A predictive quality assurance model for patient-specific gamma passing rate of hyperarc-based stereotactic radiotherapy and radiosurgery of brain metastases.

OBJECTIVE

Measurement-based patient specific quality assurance (PSQA) is an increasingly debated topic among medical physicists. Developments like online adaptive radiotherapy and same-day stereotactic treatments limit the time to do measurement-based PSQA. Herein, we develop a predictive machine learning model to supplement PSQA by predicting the gamma passing rate (GPR) per stereotactic arc. This streamlines PSQA, providing planners the insight to replan potentially sub-optimal plans, to mitigate machine time inefficiencies.

METHODS

122 patients that had previously received HyperArc stereotactic radiosurgery/radiotherapy on a TrueBeam LINAC (Millenium 120 MLCs, 6MV-FFF) were used to generate a long short-term memory (LSTM) recurrent neural network to predict the GPR for a 2%/2 mm criteria. GPRs were discretized into three classes: Ideal (≥95%), Investigate [85%-95%), and Replan (<85%). In total, 468 VMAT arcs were used for this model with a class distribution of 370 (Ideal), 65 (Investigate), and 33 (Replan). To counteract the imbalanced data, the minority classes were over-sampled using synthetic minority over-sampling technique to generate a balanced dataset.

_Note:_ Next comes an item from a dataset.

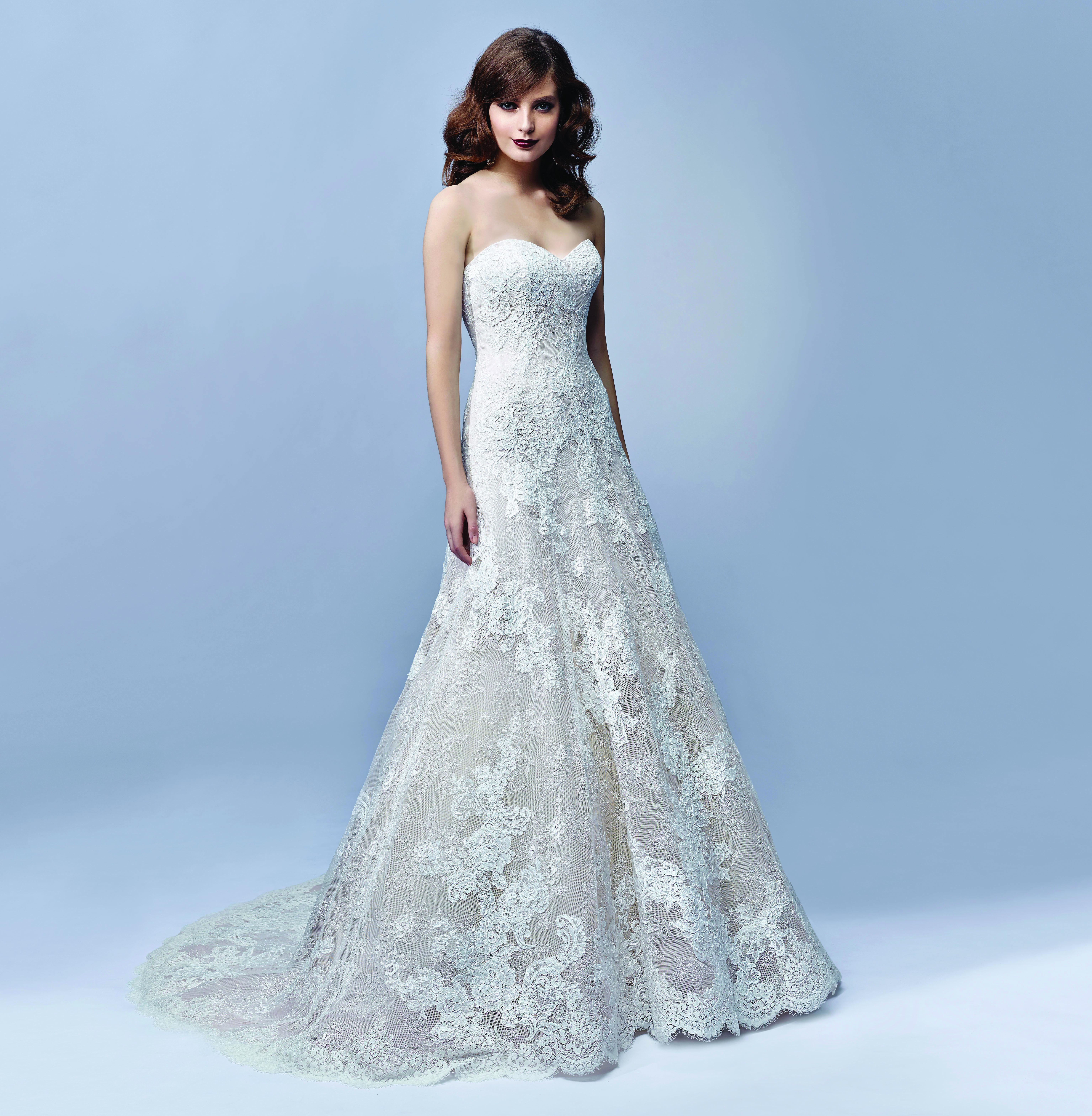 Sweetheart strapless wedding dress  Enzoani bridalwear Joy design from the Enzoani Blue  collection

The LSTM model was trained in Python with an 80-20 training-testing stratified split. Individual class sensitivity and specificity were recorded following a one versus all method. The final model was deployed clinically through Eclipse Scripting.

RESULTS

The model demonstrated the following (sensitivity, specificity) for the testing data: Ideal (78.4%, 87.2%), Investigate (75.7%, 89.9%), and Replan (93.2%, 96.6%). The primary focus of this model is to identify failing beams and allow the planner to address this prior to running the PSQA, as such the Replan class was the most important for evaluation. A sensitivity of 93.2% indicates that the model will identify 93.2% of HyperArc plans that need to be replanned with a very high certainty due to the 96.6% specificity.

CONCLUSIONS

The predictive GPR model developed within this research enables HyperArc planners to immediately assess the GPR for each stereotactic arc and preemptively replan potentially failing arcs to optimize the PSQA machine time.